» **ИСХОДНЫЙ ОТРЫВОК**
──────────────────────────────
Может ли у Гагаузии быть собственная внешняя политика? Зачем Молдове нужен новый закон «О функционировании языков»? Почему знание государственного языка должно быть обязательным для всех? Почему школьный курс истории в Молдове стоит называть просто «историей», а не «историей румын»? Об этом и многом другом в эксклюзивном интервью NM рассказал верховный комиссар ОБСЕ по национальным меньшинствам Ламберто Заньер, в конце января побывавший с визитом в Молдове.
«Все должны свободно владеть государственным языком»
Какова была основная цель вашего визита в Молдову?
Я прибыл с визитом в Молдову, чтобы оценить состояние интеграции общества. Везде общество становится все менее однородными. Но Молдова — особое место. Это во многих смыслах перекресток. Вокруг все больше геополитических баталий. И разделение на международном уровне превращается в разделением между людьми.
Общество и без того разнородно, поэтому нужно учитывать влияние этого разделения. Мы продвигаем интеграционные политики, которые предполагают, что в неоднородном обществе каждый находит себе место, и при этом чувствует, что его идентичность защищена. Это сложные темы, которые всегда провоцируют споры.
──────────────────────────────
» **ЗАДАНИЯ К УПРАЖНЕНИЮ**
A) Ответьте на вопросы по интервью с Ламберто Заньером:
(i) Какую должность занимает Ламберто Заньер?
(ii) Когда он побывал с визитом в Молдове?
(iii) Зачем, по его словам, он прибыл в Молдову?
B) Перепечатайте без изменений фрагмент интервью с Ламберто Заньером: он начинается со слов «Может ли у Гагаузии» и заканчивается словами «визита в Молдову?».
C) Напишите продолжение интервью с Ламберто Заньером о Молдове, начиная сразу после его последнего предложения.

» **ПРЕДОСТАВЛЕННЫЕ МАТЕРИАЛЫ**
──────────────────────────────
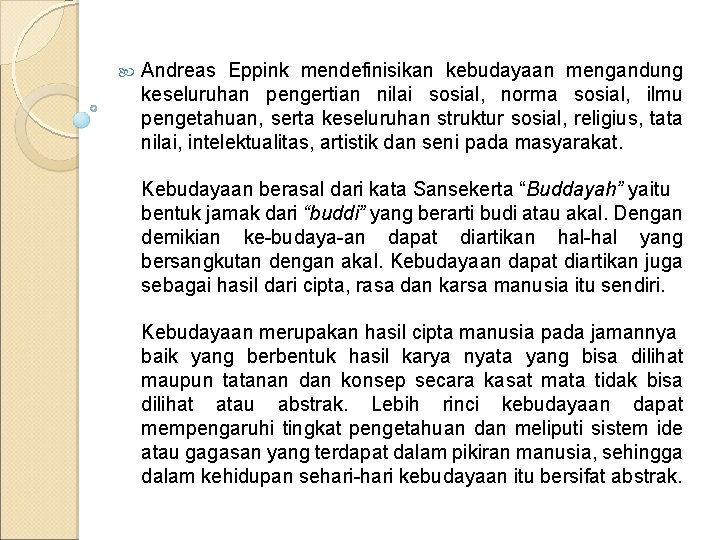  Andreas Eppink mendefinisikan kebudayaan mengandung keseluruhan pengertian nilai sosial, norma sosial, ilmu pengetahuan,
──────────────────────────────
» **ОТВЕТЫ ПО ЗАДАНИЯМ**
A)
(i) Верховный комиссар ОБСЕ по национальным меньшинствам.
(ii) В конце января.
(iii) Чтобы оценить состояние интеграции общества.

B)
Может ли у Гагаузии быть собственная внешняя политика? Зачем Молдове нужен новый закон «О функционировании языков»? Почему знание государственного языка должно быть обязательным для всех? Почему школьный курс истории в Молдове стоит называть просто «историей», а не «историей румын»? Об этом и многом другом в эксклюзивном интервью NM рассказал верховный комиссар ОБСЕ по национальным меньшинствам Ламберто Заньер, в конце января побывавший с визитом в Молдове.
«Все должны свободно владеть государственным языком»
Какова была основная цель вашего визита в Молдову?

C)
Мы видим это понемногу везде: возрастает влияние националистических настроений, кое-где процветает популизм. Это в том числе реакция на новую ситуацию с миграцией. Общество повсюду сильно меняется.
Мы смотрим на существующие в пространстве стран ОБСЕ проблемы, и помогаем странам опираться на хорошие примеры, применять эффективные практики и избегать ошибок, которые мы видим у других.
Конечно, всегда нужно учитывать культурный контекст и исторический путь страны. Молдова с этой точки зрения очень интересная страна.
Это правда. Во время своего визита вы побывали в Тараклии и Гагаузии. Можете рассказать для начала ваши впечатления от поездки в Гагаузию? По крайней мере еще недавно со взаимодействием местных и центральных властей были проблемы. Особенно в том, что касается утверждения законов, которые как раз автономию Гагаузии и укрепляют. Что вы думаете об этом?
Я не первый раз был в Гагаузии. Должен сказать, что вижу перемены, больше открытости к диалогу.
Для меня один из приоритетов в интеграции общества — это образование и и язык. Один из принципов, которые мы продвигаем: все должны свободно владеть государственным языком, если хотят, чтобы общество было интегрированным. Это ключевой инструмент для того, чтобы в разнородном обществе у всех был доступ ко всем аспектам жизни: политическим, экономическим, социальным, административным. В то же время это должно сочетаться с защитой идентичности и разнообразия.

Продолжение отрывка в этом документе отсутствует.